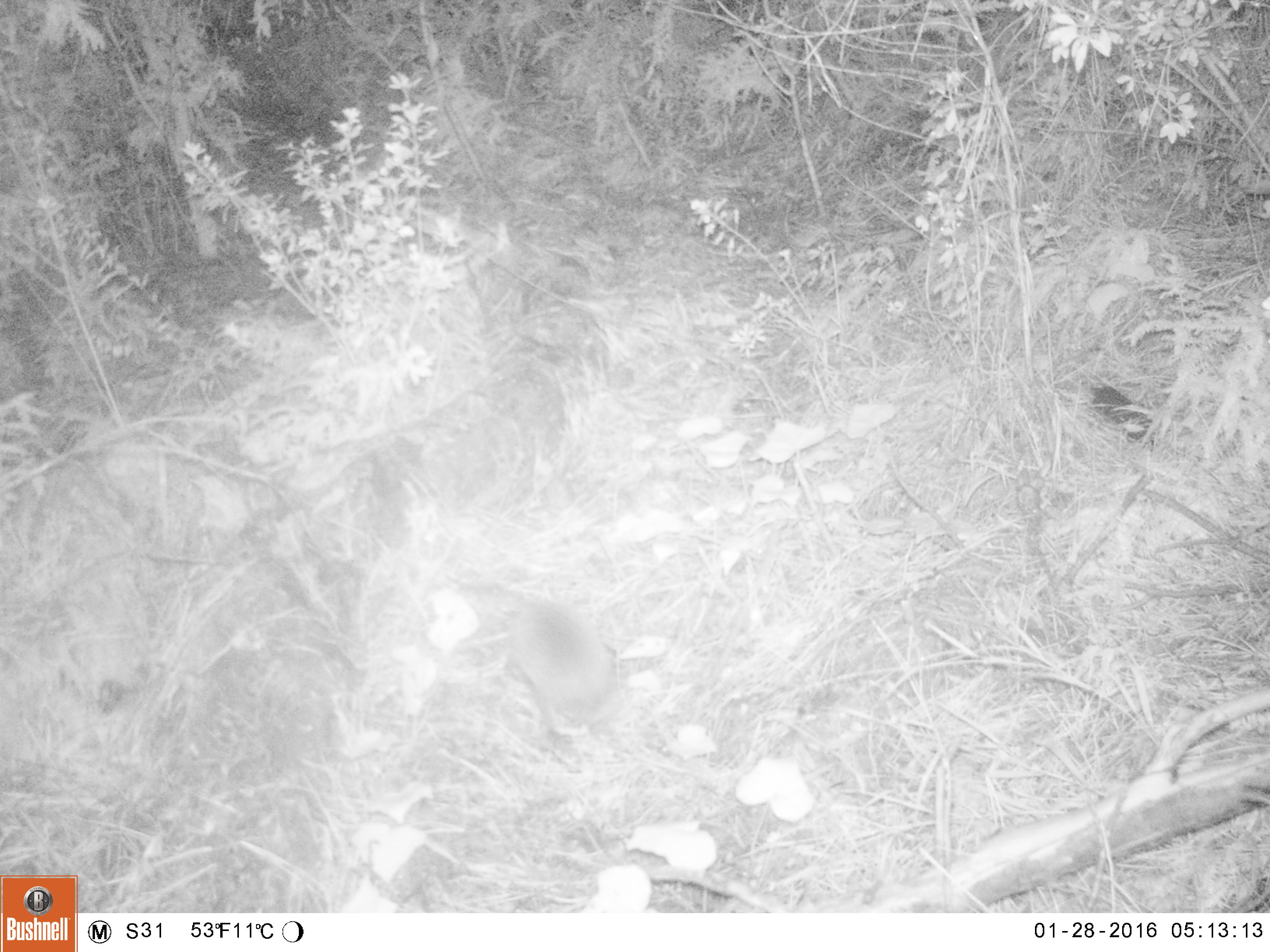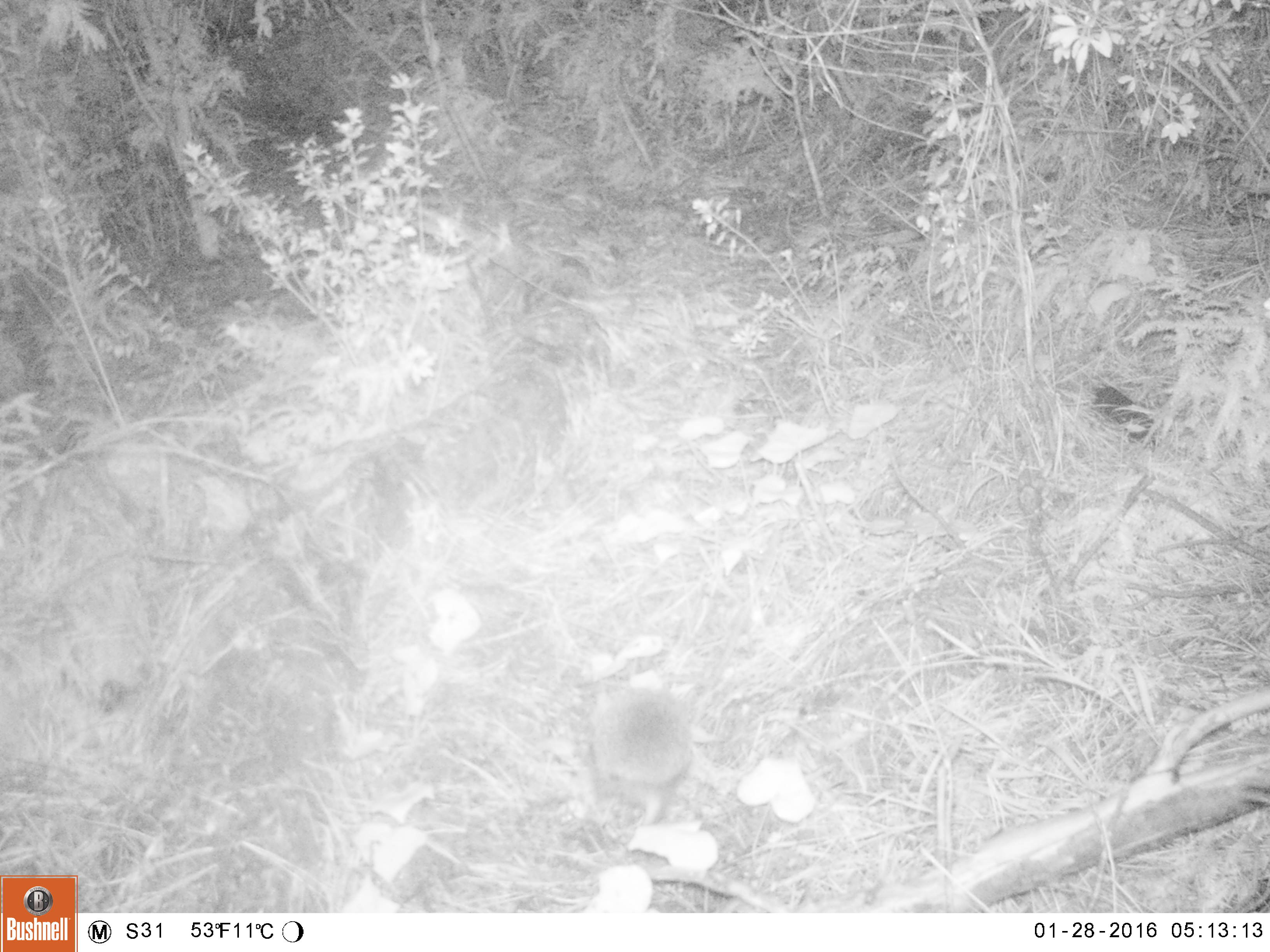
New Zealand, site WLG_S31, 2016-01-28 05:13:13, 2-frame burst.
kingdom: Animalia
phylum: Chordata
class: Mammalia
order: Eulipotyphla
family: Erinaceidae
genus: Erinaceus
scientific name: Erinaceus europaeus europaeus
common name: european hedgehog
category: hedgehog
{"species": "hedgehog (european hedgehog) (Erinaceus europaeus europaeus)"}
---
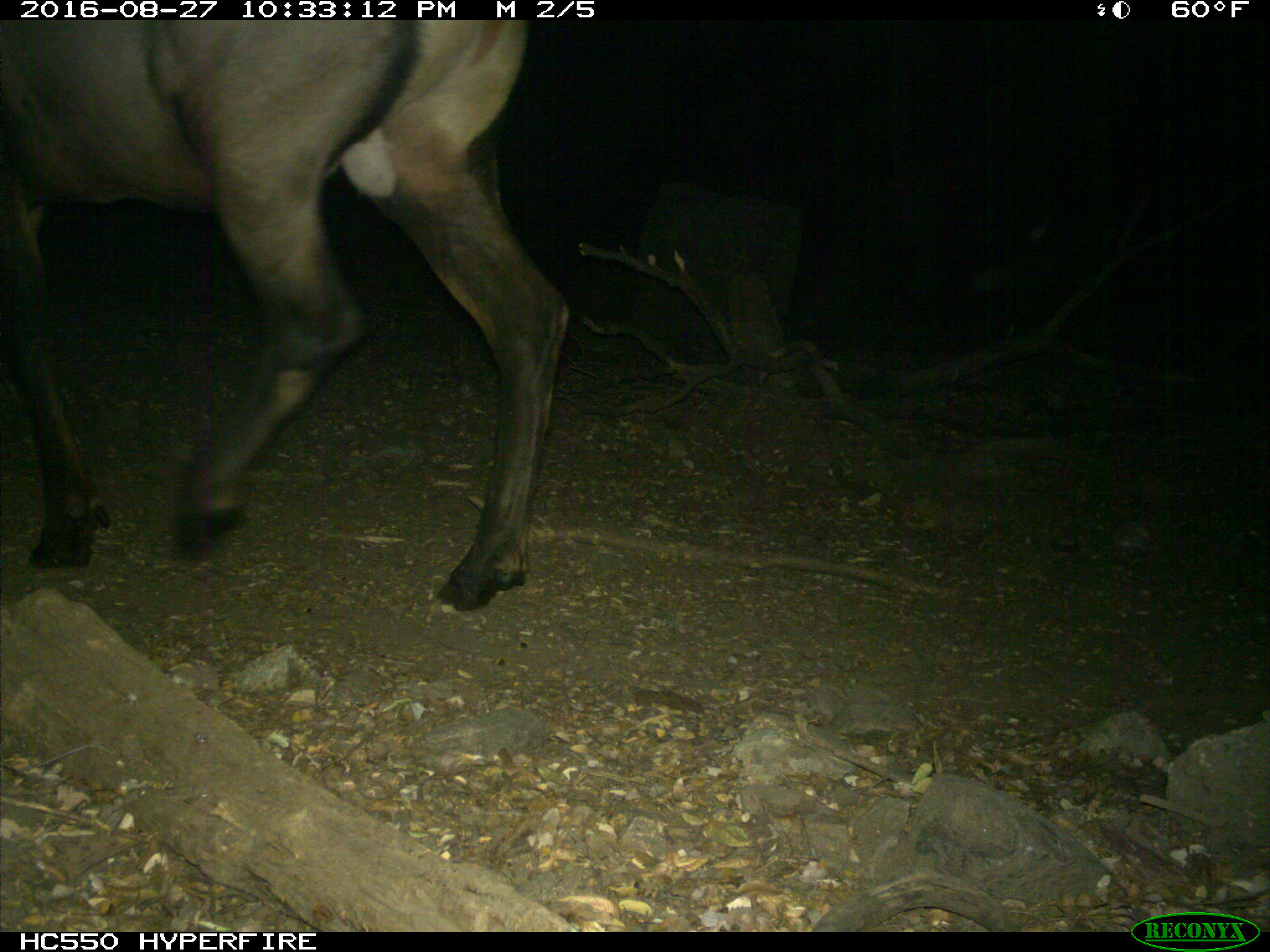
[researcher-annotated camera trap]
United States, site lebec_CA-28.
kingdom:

## How to complete this task
Where a line in the listing above includes the string "site", copy that line.

## Completed exercise
New Zealand, site WLG_S31, 2016-01-28 05:13:13, 2-frame burst.
United States, site lebec_CA-28.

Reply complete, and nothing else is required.